▸ Text excerpt:
◆ ◆ ◆ ◆ ◆

There are very good and clear migration paths for companies moving from XP to 7/8. With 8 and the ease of creating Metro Application solutions being the long term better choice. Companies that are 'unable' to migrate from XP to 7/8 at this point no longer have excuses, unless their IT staff is lacking understanding, and then they need to hire a tech company that handles migrations.

(Especially when the majority of the migration process can be setup and fully automated using Microsoft solutions and Ad technologies. A migration plan, a few custom scripts and rebooting the clients that seamless move all users to Windows 8 is insanely easy and requires no hands on work for each client system. As Windows 8 does better on low end hardware than even Windows 7, there is little excuse.)


Mobius Enigma said,

[...] there is something you and a lot of others are NOT getting. For Enterprise with a lot of custom Apps and solutions, Metro is THEIR future.

Here is something YOU and MSFT aren't getting. Your views on the benefits of Metro over an Intranet are subjective (and I use "subjective" here as an euphemism). Good luck trying to convince ICAP or REUTERS to go Metro.

pmdci said,

Here is something YOU and MSFT aren't getting. Your views on the benefits of Metro over an Intranet are subjective (and I use "subjective" here as an euphemism). Good luck trying to convince ICAP or REUTERS to go Metro.

You are accidentally making my point.

They don't have to do Metro, a seamless browser experience also works well, which Microsoft pushes as strongly as they do native/custom Windows Apps.

Companies that 'need' a closed App for their internal workings can go Metro, and use the same HTML code they are using for users accessing the content/services with a browser. (Security, restrictions, access to additional content, client side features, etc are reasons they may want to implement a custom App.)

Mobius Enigma said,

They don't have to do Metro, a seamless browser experience also works well [...]

Works for who? Certainly not for the companies I have mentioned.

pmdci said,
I know MSFT is desperately wanting to kill Windows XP support. But if they want Windows 8.x to succeed in the enterprise -- as well to prove that despite Metro, "Windows is still Windows", why not add Windows XP mode like they did for Windows 7 (I mean as a free download) -- perhaps at least for Enterprise customers only?

Whether they like it or not, a lot of companies out there think it is too soon to kill XP support (I don't necessarily agree with it).

Let Windows XP die already, please.

Dot Matrix said,

Let Windows XP die already, please.

◆ ◆ ◆ ◆ ◆

▸ Required work:
1. Rewrite the part of the Windows XP migration discussion that opens with the words containing "(Especially when the" and closes with "is THEIR future.", changing "Windows 8" to "Windows 8.1" wherever it occurs in that part.
2. List every username that the Windows XP migration discussion shows before the word "said."
3. Resume the Windows XP migration discussion from the point where it stops.

(Stored data entries)

◆ ◆ ◆ ◆ ◆

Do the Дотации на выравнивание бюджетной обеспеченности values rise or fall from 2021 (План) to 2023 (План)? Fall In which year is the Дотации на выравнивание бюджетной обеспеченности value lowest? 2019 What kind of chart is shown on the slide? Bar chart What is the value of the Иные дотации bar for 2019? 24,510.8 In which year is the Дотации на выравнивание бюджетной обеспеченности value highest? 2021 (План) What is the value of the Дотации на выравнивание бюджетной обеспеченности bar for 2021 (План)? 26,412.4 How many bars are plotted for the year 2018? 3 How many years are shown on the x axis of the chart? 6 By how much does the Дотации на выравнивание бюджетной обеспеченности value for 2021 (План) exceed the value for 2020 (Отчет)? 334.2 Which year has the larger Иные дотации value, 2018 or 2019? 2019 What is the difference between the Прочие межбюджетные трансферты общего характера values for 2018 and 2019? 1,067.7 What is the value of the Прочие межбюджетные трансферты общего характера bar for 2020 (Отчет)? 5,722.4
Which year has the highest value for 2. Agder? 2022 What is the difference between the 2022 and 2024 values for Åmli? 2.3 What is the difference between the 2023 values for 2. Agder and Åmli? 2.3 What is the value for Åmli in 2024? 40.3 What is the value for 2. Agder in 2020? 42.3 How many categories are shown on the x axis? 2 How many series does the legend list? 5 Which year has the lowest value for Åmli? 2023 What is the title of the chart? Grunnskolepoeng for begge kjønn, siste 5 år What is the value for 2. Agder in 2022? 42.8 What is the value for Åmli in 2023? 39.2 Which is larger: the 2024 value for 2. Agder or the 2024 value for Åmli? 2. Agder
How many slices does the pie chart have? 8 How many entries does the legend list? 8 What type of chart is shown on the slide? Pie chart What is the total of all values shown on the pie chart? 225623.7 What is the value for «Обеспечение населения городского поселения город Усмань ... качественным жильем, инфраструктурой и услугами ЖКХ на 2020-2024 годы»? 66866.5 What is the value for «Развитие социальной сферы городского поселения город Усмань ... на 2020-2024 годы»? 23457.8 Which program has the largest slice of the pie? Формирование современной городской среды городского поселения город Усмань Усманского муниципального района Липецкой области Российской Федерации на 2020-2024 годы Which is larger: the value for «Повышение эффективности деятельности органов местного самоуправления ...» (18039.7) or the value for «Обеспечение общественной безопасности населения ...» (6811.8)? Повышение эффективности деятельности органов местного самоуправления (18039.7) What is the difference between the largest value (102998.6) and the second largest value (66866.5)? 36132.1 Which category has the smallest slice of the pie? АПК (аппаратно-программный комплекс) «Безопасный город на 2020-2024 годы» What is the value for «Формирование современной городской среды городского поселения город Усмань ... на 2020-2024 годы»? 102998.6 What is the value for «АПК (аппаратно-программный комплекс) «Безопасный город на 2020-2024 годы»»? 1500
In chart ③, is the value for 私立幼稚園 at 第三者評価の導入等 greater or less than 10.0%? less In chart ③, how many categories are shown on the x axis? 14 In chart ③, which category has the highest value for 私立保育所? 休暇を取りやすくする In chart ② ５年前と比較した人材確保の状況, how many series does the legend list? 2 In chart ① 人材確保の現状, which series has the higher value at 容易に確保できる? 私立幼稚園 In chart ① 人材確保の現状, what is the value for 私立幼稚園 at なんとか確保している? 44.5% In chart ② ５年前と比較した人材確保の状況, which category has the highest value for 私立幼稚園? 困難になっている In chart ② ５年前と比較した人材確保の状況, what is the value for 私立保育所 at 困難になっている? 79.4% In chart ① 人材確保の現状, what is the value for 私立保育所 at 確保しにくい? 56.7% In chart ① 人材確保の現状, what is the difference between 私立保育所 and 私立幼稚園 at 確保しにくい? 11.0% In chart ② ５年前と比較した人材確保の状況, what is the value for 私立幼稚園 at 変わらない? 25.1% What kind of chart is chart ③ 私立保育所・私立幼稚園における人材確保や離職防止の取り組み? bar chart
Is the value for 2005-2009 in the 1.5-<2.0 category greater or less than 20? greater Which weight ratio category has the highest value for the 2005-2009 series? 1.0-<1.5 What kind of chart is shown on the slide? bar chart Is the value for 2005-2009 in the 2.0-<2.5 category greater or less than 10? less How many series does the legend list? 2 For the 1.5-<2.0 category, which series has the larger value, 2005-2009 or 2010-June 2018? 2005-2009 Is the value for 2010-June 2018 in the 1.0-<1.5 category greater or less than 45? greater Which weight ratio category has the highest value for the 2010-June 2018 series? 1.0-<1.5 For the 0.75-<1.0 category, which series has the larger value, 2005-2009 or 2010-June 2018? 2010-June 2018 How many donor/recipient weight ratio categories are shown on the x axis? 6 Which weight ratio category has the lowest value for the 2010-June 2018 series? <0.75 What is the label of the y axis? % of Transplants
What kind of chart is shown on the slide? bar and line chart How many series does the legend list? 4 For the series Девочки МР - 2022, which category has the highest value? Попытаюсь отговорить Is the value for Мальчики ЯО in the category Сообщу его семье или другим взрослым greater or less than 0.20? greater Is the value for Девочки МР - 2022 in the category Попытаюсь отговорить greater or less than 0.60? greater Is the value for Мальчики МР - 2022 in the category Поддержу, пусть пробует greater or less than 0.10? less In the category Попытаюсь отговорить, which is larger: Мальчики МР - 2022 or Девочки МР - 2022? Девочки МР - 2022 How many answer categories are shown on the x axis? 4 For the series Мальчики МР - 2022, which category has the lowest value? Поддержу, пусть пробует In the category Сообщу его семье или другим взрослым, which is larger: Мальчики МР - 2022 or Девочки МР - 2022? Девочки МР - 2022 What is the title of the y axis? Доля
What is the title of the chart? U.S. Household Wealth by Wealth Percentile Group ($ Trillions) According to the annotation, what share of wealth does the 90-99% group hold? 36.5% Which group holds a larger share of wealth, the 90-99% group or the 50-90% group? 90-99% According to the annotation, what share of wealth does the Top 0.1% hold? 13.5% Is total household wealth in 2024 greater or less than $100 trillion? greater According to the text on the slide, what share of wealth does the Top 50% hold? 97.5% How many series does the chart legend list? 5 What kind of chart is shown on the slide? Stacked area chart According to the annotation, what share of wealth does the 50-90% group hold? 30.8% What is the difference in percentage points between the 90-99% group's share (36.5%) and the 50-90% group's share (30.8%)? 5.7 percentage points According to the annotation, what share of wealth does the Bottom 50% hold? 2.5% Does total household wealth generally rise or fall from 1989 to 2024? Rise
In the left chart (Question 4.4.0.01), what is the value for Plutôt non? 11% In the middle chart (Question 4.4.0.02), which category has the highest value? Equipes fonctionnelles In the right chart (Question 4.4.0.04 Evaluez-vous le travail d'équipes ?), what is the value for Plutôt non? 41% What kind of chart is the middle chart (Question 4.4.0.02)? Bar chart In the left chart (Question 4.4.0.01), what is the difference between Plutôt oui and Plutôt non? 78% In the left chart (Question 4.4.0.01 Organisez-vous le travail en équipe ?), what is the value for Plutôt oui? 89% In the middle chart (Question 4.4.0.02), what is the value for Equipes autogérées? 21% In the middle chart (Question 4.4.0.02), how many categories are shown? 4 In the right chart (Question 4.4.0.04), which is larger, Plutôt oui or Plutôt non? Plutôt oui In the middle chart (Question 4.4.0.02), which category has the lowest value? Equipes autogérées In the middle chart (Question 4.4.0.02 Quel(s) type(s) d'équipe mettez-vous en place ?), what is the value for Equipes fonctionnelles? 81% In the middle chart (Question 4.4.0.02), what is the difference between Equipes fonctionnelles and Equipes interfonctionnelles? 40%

◆ ◆ ◆ ◆ ◆

▸ Task responses:
1.
(Especially when the majority of the migration process can be setup and fully automated using Microsoft solutions and Ad technologies. A migration plan, a few custom scripts and rebooting the clients that seamless move all users to Windows 8.1 is insanely easy and requires no hands on work for each client system. As Windows 8.1 does better on low end hardware than even Windows 7, there is little excuse.)


Mobius Enigma said,

[...] there is something you and a lot of others are NOT getting. For Enterprise with a lot of custom Apps and solutions, Metro is THEIR future.

2. Mobius Enigma, pmdci, Dot Matrix

3.
You're barking at the wrong tree, son.

Tell that to Reuters, or London's Metropolitan Police, who just a few years ago upgraded from Windows 2000 to XP.

pmdci said,

You're barking at the wrong tree, son.

Tell that to Reuters, or London's Metropolitan Police, who just a few years ago upgraded from Windows 2000 to XP.

That's their problem that they need to fix. Microsoft has been quite vocal the past few years that the cutoff date would be April 8th, 2014. MIcrosoft is under no obligation to support their asinine moves.

Dot Matrix said,

That's their problem that they need to fix. [...]

You have absolutely NO idea how MSFT operates with huge accounts.

Take BNP Paribas, for example. Windows NT support is dead and gone a long time ago, right? Yeah for the majority of the public, but not for BNP, who had major deployments of Windows NT. In the end, MSFT had to put a lot of investment (both in time and resources) for such type of accounts in order to move them forward. Contrary to what some MSFT fans and supporters might believe, when coming to companies and organisations like the MET, BNP, Reuters, ICAP and others, Microsoft can't bend their arms.

Aren't we jumping the gun here? Before Windows 8.2, wouldn't we have a 8.1.1? What About 8.1.1 for Workgroups?

I think the point for jumping to a "point" release is to talk about more significant feature additions that a point release often carries, whereas 8.1.2 is unlikely to have more than bug fixes and minor improvements.

petrolly said,
I think the point for jumping to a "point" release is to talk about more significant feature additions that a point release often carries, whereas 8.1.2 is unlikely to have more than bug fixes and minor improvements.

I think you missed the joke :-P

Allow clock (date/time) battery status, etc to be on the background of the start screen, as part of the background design.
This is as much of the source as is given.